Stan Purdum responds: Carlos' discussion has focused on what is surely the lesson for us -- loving one another (interestingly, Barb Schmitz's piece on evil arrives at the same end point). My only suggestion is to delete the samurai story. Its point is a bit obscure.
Larry Hard responds: The samurai story does not strengthen the sermon, though an interesting illustration. I felt that the introduction leading into what is priceless and the scripture may have been longer than needed to make the point. I especially liked reflections on the image of the man and woman jumping from the WTC together. I'm a strong believer that it is images and pictures in sermons that stick in the mind, and have power.
Barb Schmitz responds: The quotes by Keillor and Norris, Doyle, Ferrell, Buechner, etc. are all good. I actually like the samurai story and think it is the best part. I'm not sure I follow all the transitions that are made throughout (would subheadings help?). Your ending would be strengthened, I think, if you could come back to some brief reference about the priceless advertisements -- bring it full circle so to speak. The "love one another" message comes through pretty good.
September 11, Evil, and God
By Barb Schmitz
On September 11, "all hell broke loose." The images of that day are still fresh. We still talk about where we were when we first heard the news. Some of us lost people we loved or worked with or knew. Maybe it's not of much that all hell broke loose, but that a part of hell broke loose -- and forever changed the world. (Carlin quote adapted)
If you're like me, since September 11, I've been paying more attention to the word "evil." It really wasn't in my vocabulary before then. Yes, it's there in the Lord's Prayer -- "deliver us from evil," -- but I never gave much thought to from what kind of evil I was praying to be delivered. With the one-year mark of the tragic events of September 11 upon us, I feel it is appropriate to look at evil -- what it is, and what to do about it, from the perspective of scripture.
A Christian understanding of evil
A Christian understanding of evil begins with the Bible, and scripture has a lot to say about evil. It mentions evil and wickedness over 500 times.
1. Evil has been around pretty much from the get-go. We read the creation story in Genesis 1 and we hardly turn the page and we are reading about Adam and Eve, the apple and the serpent, the knowledge of good and evil. Evil has been around for a long time. It's not some 20th-century creation of Hitler and the Holocaust; evil did not begin on September11, 2002. Evil has been characterized as "a poetic lie;" and has been around since that first set of lies in the Garden of Eden.

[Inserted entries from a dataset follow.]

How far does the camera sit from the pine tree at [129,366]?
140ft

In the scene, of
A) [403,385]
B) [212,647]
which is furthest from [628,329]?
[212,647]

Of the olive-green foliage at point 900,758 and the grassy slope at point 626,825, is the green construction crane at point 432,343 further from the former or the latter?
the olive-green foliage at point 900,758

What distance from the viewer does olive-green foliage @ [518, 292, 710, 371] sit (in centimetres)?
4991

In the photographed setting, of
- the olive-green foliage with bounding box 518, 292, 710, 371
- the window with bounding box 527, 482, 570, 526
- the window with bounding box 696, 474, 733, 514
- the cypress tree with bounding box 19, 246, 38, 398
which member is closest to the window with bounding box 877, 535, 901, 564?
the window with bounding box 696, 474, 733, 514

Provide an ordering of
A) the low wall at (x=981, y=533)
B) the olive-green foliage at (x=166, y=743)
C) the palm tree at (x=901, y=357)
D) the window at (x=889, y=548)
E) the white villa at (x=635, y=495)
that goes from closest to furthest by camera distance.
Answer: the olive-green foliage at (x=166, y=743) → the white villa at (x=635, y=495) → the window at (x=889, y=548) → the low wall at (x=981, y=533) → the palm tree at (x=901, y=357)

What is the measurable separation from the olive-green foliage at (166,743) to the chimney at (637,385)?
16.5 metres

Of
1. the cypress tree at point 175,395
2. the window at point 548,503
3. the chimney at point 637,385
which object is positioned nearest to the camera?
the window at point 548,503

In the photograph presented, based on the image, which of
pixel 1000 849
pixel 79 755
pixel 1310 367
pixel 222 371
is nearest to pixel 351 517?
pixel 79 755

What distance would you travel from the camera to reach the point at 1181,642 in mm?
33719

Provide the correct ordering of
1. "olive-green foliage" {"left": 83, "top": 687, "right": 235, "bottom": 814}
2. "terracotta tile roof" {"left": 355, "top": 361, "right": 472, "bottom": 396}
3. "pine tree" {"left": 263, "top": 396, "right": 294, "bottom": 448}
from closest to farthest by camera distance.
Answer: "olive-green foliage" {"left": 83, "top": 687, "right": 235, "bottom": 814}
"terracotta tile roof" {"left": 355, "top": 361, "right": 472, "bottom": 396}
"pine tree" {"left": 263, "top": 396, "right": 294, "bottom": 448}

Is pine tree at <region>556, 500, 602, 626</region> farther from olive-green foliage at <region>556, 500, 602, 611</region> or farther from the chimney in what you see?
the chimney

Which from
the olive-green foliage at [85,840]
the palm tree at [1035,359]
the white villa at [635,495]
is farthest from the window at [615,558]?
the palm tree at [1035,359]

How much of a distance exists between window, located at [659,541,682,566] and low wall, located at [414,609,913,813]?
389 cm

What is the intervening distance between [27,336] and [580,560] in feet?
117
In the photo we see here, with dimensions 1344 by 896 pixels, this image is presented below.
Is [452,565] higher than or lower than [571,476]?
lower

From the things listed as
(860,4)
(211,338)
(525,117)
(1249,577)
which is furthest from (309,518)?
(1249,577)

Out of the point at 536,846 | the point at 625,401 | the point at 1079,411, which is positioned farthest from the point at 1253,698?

2. A Christian understanding of evil would have to say: Evil is pervasive. It inhabits this world at all levels. The Bible talks about this present evil age. Ephesians talks about the "forces of evil" and says the "days are evil." Jesus talked about "the evil one" and prayed that his followers would be protected from the evil one. Jesus met up with all kinds of evil spirits and demons in his ministry. Jesus also talked about evil people, and St. Paul said that they "invent ways of doing evil." Jesus taught his disciples to pray, saying, "deliver us from evil." The epistles often refer to evil behavior, evil thoughts, evil desires, and evil deeds. The author of Ephesians puts it this way: "For our struggle is not against flesh and blood, but against the rulers, against the authorities, against the powers of this dark world and against the spiritual forces of evil in the heavenly realms" (Ephesians 6:11-12). According to the New Testament, there's an axis of evil, all right, and it's pervasive at all levels in this world. (See Galatians 1:4; Matthew 5:37; John 17:15; Matthew 5:39; Luke 6:45.)
3. As long as we are in this world, we will be confronted with evil in one way or another. My parents' generation was acutely aware of the evil associated with the Holocaust. The past year has heightened our awareness of evil, not in a far away country, but in daily life. On the evening of September 11, President Bush said, "Today our nation saw evil." Our nation continued to see evil in the accounting scandals, the disappearance/kidnapping of young children and the crisis in the Roman Catholic Church over sexual misconduct.
4. We have to acknowledge that we are part and parcel of evil in the world. It's not "going over the top" to confess our own sins in the harsh-sounding words of the confession: "We acknowledge and bewail our manifold sins and wickedness...." Jesus said to his disciples, "If you then, who are evil, know how to give good gifts to your children...."
Unprepared for evil?
We are mesmerized by evil for a while, and then, if we haven't been directly affected, we usually move on. I was flabbergasted to hear an older gentleman say just a few months ago, "What this country needs is a big disaster to bring people back to church." I thought, where were you on September 11? What do you think that was? Yet even that did not bring people back to church. It did for a couple of Sundays. But I have not spoken to a pastor yet who can tell me of one person that became a regular attendee or member as a direct result of September 11.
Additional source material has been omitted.